Tell us about the community that you engage? eg. economic conditions, political structures, norms and values, demographic trends, history, and experience with engagement efforts.
Iganga District, Uganda is home to approximately 700,000 people, more than 85% of which live in rural areas relying on subsistence agriculture. It is the second largest and fastest growing district in the country, spanning more than 4,000 square kilometers, in which there are only 2 paved roads and a myriad of dirt feeder roads that wash out during the rainy season. It is largely a patriarchal society, and is home to Christians, Muslims, and Animists. Polygamy is prevalent, which, combined with an average fertility rate of 6.9, leads to very large families. Local beliefs relevant to maternal and neonatal health include preferring delivery with a traditional birth attendant, the desire to use herbs during delivery, the thought that only sick women should attend prenatal care, and post-birth practices of immediately washing the newborn, feeding it honey, and putting creams on the umbilical cord. Iganga is served by one, and only, hospital--the Iganga District Hospital--that provides services to 1.2 million people, although it was built to serve only 200,000. Very few rural health centers have electricity, and quarterly shipments of medical supplies last only a few weeks.

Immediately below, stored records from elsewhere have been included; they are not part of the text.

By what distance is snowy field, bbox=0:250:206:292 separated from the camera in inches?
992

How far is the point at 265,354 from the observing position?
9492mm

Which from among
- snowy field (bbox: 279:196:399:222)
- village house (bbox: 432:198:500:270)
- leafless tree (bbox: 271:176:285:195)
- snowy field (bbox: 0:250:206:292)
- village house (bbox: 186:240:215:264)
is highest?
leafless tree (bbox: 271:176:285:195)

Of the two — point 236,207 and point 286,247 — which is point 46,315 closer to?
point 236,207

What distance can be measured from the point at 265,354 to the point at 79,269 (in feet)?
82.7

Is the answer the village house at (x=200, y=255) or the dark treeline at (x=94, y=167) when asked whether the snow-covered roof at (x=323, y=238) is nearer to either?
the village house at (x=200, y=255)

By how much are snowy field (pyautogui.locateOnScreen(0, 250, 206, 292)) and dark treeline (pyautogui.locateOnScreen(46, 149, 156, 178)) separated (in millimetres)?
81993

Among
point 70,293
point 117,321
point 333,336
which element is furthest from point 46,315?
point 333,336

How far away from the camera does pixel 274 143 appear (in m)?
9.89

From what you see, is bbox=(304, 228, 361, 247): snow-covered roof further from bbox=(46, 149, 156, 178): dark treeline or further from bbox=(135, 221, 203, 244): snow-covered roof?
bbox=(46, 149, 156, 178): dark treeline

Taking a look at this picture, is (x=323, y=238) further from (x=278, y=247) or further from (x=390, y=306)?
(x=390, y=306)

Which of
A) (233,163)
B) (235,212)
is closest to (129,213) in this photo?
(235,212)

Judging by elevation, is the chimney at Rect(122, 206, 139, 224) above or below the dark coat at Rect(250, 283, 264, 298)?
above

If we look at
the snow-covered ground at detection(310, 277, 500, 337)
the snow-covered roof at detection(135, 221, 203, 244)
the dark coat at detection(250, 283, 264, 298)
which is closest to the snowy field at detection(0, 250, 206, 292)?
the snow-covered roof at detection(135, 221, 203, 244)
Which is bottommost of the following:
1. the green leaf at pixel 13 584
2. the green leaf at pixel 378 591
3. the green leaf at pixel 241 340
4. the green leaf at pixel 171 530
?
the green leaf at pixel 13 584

More important, however, is the will of the people to improve their own circumstances. For the past 3.5 years, SAFE has been working with a network of more than 700 people from village government and grassroots development associations, women's groups, and men's groups to engage the population at large, who help us design, implement, and manage all projects.

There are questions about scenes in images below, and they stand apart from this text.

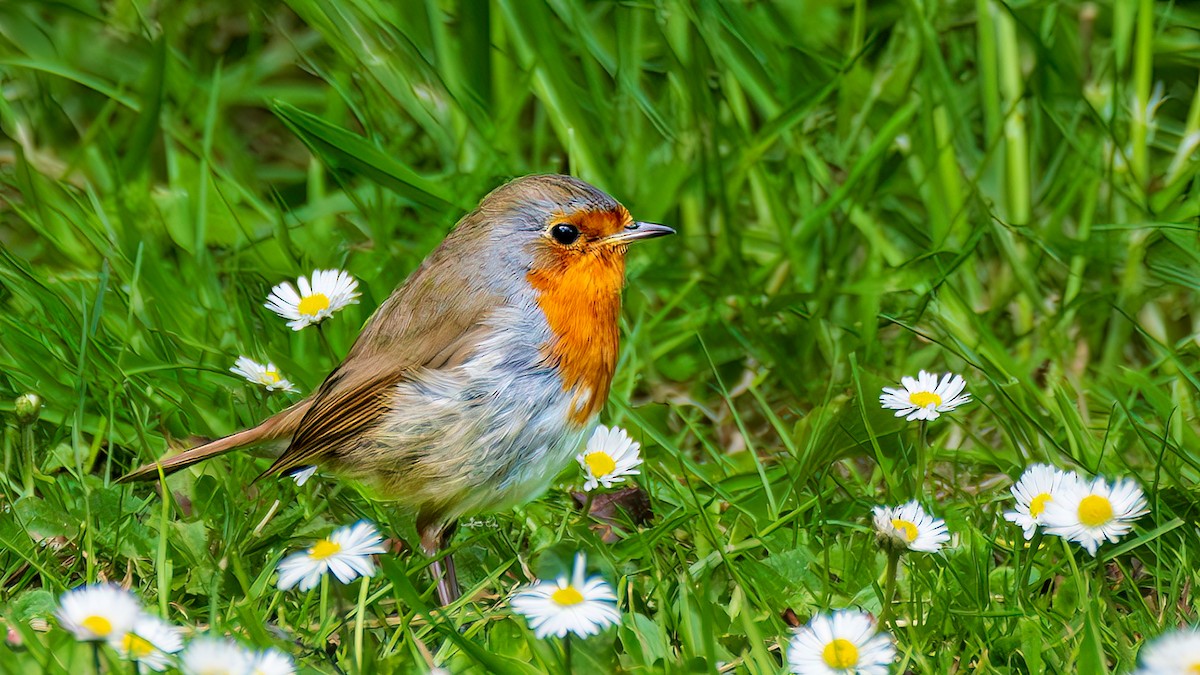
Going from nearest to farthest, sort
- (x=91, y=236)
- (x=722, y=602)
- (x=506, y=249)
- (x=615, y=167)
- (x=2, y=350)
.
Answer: (x=722, y=602) < (x=506, y=249) < (x=2, y=350) < (x=91, y=236) < (x=615, y=167)

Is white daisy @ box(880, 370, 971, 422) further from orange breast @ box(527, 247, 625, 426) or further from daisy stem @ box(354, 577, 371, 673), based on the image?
daisy stem @ box(354, 577, 371, 673)

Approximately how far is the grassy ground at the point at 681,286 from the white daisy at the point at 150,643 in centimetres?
14

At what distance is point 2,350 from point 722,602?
6.20 feet

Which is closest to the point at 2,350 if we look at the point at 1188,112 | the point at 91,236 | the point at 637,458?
the point at 91,236

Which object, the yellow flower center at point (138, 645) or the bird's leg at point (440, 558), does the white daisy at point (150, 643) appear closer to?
the yellow flower center at point (138, 645)

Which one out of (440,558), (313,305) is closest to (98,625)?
(440,558)

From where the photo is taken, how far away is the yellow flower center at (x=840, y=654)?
7.98 feet

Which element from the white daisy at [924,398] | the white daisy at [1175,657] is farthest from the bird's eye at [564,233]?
the white daisy at [1175,657]

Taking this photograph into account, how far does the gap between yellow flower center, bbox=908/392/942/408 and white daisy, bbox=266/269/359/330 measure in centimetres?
131

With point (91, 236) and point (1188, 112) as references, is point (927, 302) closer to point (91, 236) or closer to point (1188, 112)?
point (1188, 112)

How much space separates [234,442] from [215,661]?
3.35 ft

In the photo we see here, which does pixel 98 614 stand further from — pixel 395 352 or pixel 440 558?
pixel 395 352

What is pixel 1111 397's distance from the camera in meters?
3.75

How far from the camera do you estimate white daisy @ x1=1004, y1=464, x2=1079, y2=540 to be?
9.32 feet
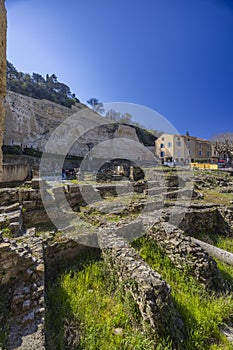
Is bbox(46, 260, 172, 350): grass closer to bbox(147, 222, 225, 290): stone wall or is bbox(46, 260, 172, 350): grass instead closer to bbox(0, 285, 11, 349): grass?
bbox(0, 285, 11, 349): grass

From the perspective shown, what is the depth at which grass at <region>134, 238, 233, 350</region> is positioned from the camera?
199cm

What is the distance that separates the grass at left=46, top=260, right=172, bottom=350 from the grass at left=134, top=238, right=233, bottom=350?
1.63 ft

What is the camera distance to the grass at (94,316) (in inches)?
75.7

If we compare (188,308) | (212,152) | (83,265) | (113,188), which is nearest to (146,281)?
(188,308)

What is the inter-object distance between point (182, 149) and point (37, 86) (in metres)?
43.8

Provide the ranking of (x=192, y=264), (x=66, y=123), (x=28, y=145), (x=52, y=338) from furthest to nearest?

Share the story of the founder and what inspired the founder to start this project
As I entered the Iganga District Hospital Maternity Ward on January 9th, 2009, 3 women experiencing complicated labor were scheduled for emergency C-sections. As a collegiate Emergency Medical Technician, I was leading my third medical volunteer trip to Uganda and was at the hospital to perform a capacity assessment. I hadn’t intended to be providing medical care, but one woman, only 19, had nobody to support her, so I put down my clipboard and did my best, reassuring her that the doctor would be there soon. But it was 4 hours later when he finally arrived, at which point all the nurses had left. I was thus asked to be in the O.R. to care for the babies after they were delivered.
Three times I watched blue and lifeless babies make their way into the world. I performed CPR on each infant, hoping and praying for signs of life. Never have I worked harder or wanted anything so badly. And some of the best noises I’ve ever heard were the first cries those 3 infants wailed.

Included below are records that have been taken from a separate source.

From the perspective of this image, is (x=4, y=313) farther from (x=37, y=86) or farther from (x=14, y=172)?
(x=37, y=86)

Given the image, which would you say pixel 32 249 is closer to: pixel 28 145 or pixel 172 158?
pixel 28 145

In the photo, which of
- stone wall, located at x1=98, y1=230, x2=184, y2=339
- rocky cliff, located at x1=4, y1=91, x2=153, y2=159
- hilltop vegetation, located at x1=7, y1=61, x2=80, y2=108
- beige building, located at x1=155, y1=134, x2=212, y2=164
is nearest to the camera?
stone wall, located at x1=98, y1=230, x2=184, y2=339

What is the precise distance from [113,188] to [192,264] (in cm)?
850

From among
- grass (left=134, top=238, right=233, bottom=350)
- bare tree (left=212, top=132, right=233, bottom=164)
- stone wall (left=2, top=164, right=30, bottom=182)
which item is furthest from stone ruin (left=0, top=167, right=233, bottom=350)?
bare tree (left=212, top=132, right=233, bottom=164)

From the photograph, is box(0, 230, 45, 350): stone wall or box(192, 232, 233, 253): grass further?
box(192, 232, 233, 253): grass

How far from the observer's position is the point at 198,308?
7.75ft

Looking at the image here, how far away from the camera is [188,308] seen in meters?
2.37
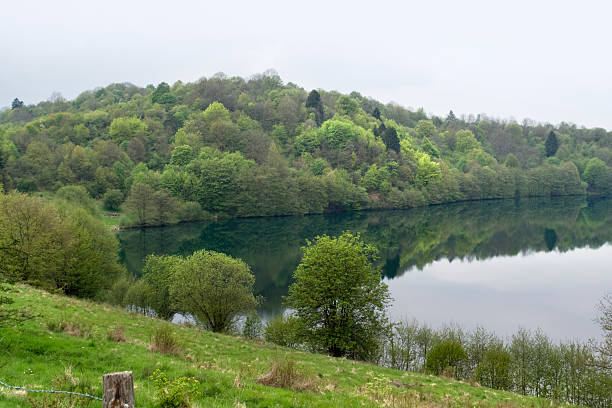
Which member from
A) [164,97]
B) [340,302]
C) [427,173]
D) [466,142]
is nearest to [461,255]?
[340,302]

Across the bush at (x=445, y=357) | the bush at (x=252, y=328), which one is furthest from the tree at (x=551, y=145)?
the bush at (x=252, y=328)

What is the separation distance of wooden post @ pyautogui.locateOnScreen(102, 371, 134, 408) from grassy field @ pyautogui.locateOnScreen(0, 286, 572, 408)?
2340 millimetres

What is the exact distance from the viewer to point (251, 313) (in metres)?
30.2

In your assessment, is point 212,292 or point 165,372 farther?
point 212,292

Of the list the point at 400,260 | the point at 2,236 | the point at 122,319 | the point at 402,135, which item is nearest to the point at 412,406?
the point at 122,319

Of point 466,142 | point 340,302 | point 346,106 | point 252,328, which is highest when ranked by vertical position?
point 346,106

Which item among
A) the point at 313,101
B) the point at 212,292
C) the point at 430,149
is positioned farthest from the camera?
the point at 430,149

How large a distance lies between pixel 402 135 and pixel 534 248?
83.8 meters

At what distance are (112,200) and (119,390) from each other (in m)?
86.9

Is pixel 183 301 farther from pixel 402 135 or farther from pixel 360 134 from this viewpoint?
pixel 402 135

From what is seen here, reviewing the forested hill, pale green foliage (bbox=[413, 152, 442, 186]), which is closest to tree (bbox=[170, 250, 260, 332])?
the forested hill

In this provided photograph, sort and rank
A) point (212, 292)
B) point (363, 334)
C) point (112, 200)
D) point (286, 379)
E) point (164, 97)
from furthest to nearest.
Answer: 1. point (164, 97)
2. point (112, 200)
3. point (212, 292)
4. point (363, 334)
5. point (286, 379)

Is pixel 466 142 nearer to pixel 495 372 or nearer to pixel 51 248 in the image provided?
pixel 495 372

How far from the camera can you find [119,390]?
5020mm
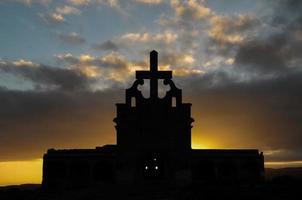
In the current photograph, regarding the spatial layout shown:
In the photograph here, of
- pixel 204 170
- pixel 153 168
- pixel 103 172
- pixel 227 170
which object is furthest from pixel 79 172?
pixel 227 170

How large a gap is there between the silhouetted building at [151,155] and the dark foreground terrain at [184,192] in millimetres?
3047

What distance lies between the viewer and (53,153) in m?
51.8

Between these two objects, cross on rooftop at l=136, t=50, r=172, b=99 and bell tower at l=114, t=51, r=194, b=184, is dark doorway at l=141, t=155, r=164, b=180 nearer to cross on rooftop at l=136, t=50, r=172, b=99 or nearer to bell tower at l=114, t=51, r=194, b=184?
bell tower at l=114, t=51, r=194, b=184

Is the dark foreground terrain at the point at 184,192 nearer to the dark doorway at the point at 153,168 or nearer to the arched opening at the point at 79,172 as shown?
the dark doorway at the point at 153,168

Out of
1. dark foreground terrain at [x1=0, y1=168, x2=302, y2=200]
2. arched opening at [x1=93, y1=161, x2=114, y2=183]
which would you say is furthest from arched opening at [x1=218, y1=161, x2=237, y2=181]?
arched opening at [x1=93, y1=161, x2=114, y2=183]

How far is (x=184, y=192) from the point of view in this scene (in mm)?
39500

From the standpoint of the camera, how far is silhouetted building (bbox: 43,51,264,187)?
4931 cm

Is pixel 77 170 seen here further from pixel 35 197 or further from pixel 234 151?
pixel 234 151

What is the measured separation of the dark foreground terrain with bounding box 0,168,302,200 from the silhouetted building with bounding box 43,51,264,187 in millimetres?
3047

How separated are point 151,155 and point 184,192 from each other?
37.3 ft

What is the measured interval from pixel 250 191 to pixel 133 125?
1614cm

This experience and others like it during that trip sent me on a quest to learn everything I could about why maternal and neonatal mortality remained high despite attempts to reduce it. I conducted focus group discussions in-country and dedicated my 100-page senior thesis to studying the phenomenon. I learned that many programs fail to adequately engage target populations in the development of projects designed to benefit them, leading to underutilization and unsustainability. Understanding these gaps led me to evolve my college-based initiative, the Vassar Uganda Project, into Safe Mothers, Safe Babies.